* [Página]:
La más bien inútil polémica sobre los merecimientos de Bob Dylan para recibir el Premio Nobel de Literatura hace rato se apagó y no quiero retomarla aquí.
Dylan ha sido siempre un tipo controvertido que aparentemente disfruta siendo enigmático e impredecible. Con cierta facilidad decepciona a sus seguidores y tiene caprichos extraños: graba un disco con canciones de Frank Sinatra, deja de tocar la guitarra en sus conciertos para ponerse detrás del piano, hace un comercial patriotero de televisión para la Chrysler, no dirige la palabra ni una vez a la audiencia en sus actuaciones, emprende una gira interminable que ya lleva más de veinticinco años —sospecho que de momento detenida por las condiciones sanitarias—, goza de una fascinación peculiar por los autos y las motocicletas.

* [Datos listados]:

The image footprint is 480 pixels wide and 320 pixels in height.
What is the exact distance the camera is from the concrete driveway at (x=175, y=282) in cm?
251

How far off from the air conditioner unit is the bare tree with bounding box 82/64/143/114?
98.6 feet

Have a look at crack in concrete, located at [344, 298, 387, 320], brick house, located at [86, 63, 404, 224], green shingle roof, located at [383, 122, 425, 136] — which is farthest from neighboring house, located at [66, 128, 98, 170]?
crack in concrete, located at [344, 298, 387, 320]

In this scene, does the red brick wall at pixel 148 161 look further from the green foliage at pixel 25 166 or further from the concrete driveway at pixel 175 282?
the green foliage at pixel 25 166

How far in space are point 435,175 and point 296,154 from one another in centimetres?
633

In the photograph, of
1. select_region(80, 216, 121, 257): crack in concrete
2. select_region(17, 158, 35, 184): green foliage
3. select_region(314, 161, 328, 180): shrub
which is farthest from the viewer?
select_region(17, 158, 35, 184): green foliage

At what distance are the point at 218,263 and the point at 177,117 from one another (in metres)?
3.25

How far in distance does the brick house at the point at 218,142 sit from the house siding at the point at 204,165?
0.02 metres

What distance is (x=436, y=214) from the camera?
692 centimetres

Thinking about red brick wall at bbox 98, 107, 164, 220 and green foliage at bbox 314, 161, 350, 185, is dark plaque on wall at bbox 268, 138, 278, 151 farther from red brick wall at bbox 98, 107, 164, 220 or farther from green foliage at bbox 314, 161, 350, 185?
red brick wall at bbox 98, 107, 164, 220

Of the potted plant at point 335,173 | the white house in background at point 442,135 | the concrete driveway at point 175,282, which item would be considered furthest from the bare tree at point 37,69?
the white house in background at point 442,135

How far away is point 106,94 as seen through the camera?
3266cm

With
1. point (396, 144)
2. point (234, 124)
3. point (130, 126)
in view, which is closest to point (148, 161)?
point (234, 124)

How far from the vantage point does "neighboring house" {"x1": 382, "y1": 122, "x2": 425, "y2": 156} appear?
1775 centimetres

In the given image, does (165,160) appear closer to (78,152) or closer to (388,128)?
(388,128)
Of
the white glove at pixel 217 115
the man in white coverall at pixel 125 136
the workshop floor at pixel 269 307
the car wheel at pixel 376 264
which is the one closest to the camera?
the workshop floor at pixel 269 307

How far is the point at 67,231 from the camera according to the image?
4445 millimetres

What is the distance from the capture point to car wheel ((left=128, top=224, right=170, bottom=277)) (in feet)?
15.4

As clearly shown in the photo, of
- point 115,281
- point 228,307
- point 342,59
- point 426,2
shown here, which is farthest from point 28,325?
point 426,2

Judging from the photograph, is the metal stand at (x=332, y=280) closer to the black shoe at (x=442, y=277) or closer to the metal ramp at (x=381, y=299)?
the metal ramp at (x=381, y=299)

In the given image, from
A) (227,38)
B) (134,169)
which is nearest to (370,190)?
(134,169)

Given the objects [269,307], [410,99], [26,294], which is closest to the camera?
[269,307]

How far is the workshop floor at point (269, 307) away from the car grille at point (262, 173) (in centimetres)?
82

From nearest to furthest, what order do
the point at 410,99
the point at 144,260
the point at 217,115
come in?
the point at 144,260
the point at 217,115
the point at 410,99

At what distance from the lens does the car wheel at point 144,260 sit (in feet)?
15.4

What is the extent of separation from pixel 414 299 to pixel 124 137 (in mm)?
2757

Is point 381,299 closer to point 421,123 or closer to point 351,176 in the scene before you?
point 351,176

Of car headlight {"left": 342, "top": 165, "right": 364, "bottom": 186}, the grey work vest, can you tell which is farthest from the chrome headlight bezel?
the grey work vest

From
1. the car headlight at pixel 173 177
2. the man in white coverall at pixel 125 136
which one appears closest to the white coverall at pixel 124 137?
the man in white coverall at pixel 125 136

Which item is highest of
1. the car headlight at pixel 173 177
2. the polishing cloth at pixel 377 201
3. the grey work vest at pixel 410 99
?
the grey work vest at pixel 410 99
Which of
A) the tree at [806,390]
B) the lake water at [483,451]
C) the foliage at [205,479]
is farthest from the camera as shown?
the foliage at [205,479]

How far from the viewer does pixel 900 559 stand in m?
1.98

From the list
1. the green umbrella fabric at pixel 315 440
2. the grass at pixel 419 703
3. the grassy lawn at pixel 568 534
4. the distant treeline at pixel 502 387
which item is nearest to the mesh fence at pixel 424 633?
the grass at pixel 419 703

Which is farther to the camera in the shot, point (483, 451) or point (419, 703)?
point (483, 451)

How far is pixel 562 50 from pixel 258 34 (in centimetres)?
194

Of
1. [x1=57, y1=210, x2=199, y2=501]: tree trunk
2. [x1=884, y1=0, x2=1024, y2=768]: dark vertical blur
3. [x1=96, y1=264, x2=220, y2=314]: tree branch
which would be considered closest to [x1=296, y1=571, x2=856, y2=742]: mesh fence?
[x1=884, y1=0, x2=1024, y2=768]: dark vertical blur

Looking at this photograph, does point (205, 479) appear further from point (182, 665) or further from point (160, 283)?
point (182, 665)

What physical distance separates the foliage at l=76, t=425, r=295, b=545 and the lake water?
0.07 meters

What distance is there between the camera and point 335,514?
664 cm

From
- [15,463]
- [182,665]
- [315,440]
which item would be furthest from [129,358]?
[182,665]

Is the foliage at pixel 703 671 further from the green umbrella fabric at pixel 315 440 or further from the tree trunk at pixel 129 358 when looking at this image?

* [Tarea asignada]: Prosigue el texto sobre Bob Dylan a partir de su última oración.

* [Resultado obtenido]:
De su historia personal recordemos que cambió la guitarra acústica por la eléctrica y fue repudiado por los puristas del folk; que se ha movido entre diferentes convicciones religiosas o en ninguna; que cambia caprichosamente la melodía de sus canciones hasta hacerlas irreconocibles; que ha actuado en películas sin ser actor, que ha esculpido sin ser escultor, que pinta sin ser pintor. Incluso que canta sin ser propiamente un cantante, aunque su estilo haya sido una de las mayores influencias vocales en la música popular mundial.
En los años recientes, su nombre ha resonado con frecuencia gracias a la película de 2005 No Direction Home —dirigida por Martin Scorsese—, a su disco de 2006 Modern Times, a la cinta de Todd Haynes I’m Not There y al anuncio, en 2007, de la obtención del premio Príncipe de Asturias de las Artes. Por no mencionar lo del Nobel, claro. Hace algunos años, en el número conmemorativo por los cuarenta años de la revista Rolling Stone, Dylan se la pasó pitorreándose del célebre entrevistador Jann Wenner, quien en un momento, desesperado, le dice: «¿Qué puedo hacer para que te tomes esto en serio? ».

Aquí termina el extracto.